_Source excerpt_.
- - -

The state of the cluster (of Starters) is stored in a configuration file called
`setup.json` in the data directory of every Starter and the ArangoDB
agency is used to elect a master among all Starters.

The master Starter is responsible for maintaining the list of all Starters
involved in the cluster and their addresses. The slave Starters (all Starters
except the elected master) fetch this list from the master Starter on regular
basis and store it to its own `setup.json` config file.

Note: The `setup.json` config file MUST NOT be edited manually.

## Running on multiple machines (under the hood)

As mentioned above, when the Starter is used to create an `activefailover`
or `cluster` deployment, it first creates a "cluster" of Starters.

These are the steps taken by the Starters to bootstrap such a deployment
from scratch.

1. All Starters are started (either manually or by some supervisor)
1. All Starters try to read their config from `setup.json`.
   If that file exists and is valid, this bootstrap-from-scratch process
   is aborted and all Starters go directly to the `running` phase described below.
1. All Starters create a unique ID
1. The list of `--starter.join` arguments is sorted
1. All Starters request the unique ID from the first server in the sorted `--starter.join` list,
   and compares the result with its own unique ID.
1. The Starter that finds its own unique ID, is continuing as `bootstrap master`
   the other Starters are continuing as `bootstrap slaves`.
1. The `bootstrap master` waits for at least 2 `bootstrap slaves` to join it.
1. The `bootstrap slaves` contact the `bootstrap master` to join its cluster of Starters.

- - -

_Excerpted data_.
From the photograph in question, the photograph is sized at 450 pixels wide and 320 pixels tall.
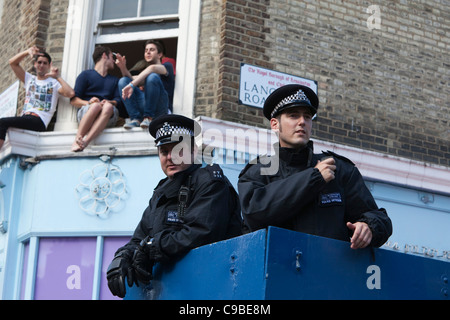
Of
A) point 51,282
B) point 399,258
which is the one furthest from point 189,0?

- - -

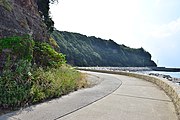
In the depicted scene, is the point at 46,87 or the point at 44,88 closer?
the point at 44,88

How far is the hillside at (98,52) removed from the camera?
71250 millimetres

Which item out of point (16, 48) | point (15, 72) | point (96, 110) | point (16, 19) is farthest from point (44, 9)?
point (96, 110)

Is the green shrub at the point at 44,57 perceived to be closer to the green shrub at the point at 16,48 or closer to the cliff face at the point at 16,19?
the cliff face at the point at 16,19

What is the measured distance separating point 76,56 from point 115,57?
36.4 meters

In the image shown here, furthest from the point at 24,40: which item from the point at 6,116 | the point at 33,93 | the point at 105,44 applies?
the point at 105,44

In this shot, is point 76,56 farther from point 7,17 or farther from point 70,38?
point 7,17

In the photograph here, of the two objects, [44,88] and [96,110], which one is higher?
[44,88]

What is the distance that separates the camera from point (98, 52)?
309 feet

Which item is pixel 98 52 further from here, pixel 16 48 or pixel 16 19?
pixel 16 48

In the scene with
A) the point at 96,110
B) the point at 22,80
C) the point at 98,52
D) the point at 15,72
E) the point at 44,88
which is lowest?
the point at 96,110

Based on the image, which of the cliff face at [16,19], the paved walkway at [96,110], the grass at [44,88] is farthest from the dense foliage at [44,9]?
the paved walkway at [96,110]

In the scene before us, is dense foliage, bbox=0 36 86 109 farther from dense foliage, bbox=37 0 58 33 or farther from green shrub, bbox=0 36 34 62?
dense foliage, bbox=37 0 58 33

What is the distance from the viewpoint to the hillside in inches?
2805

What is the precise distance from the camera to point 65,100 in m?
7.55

- - -

_What to produce_. Extend the Starter bootstrap text past its final step, continuing the sequence of steps the Starters follow. The records have no connection to the text.

_Output of the task_.
1. Once the `bootstrap master` has received enough (at least 2) requests
   to join its cluster of Starters, it continues with the `running` phase.
1. The `bootstrap slaves` keep asking the `bootstrap master` about its state.
   As soon as they receive confirmation to do so, they also continue with the `running` phase.

In the `running` phase all Starters launch the desired servers and keeps monitoring those
servers. Once a functional agency is detected, all Starters will try to be
`running master` by trying to write their ID in a well known location in the agency.
The first Starter to succeed in doing so wins this master election.

The `running master` will keep writing its ID in the agency in order to remaining
the `running master`. Since this ID is written with a short time-to-live,
other Starters are able to detect when the current `running master` has been stopped
or is no longer responsible. In that case the remaining Starters will perform
another master election to decide who will be the next `running master`.

API requests that involve the state of the cluster of Starters are always answered
by the current `running master`. All other Starters will refer the request to
the current `running master`.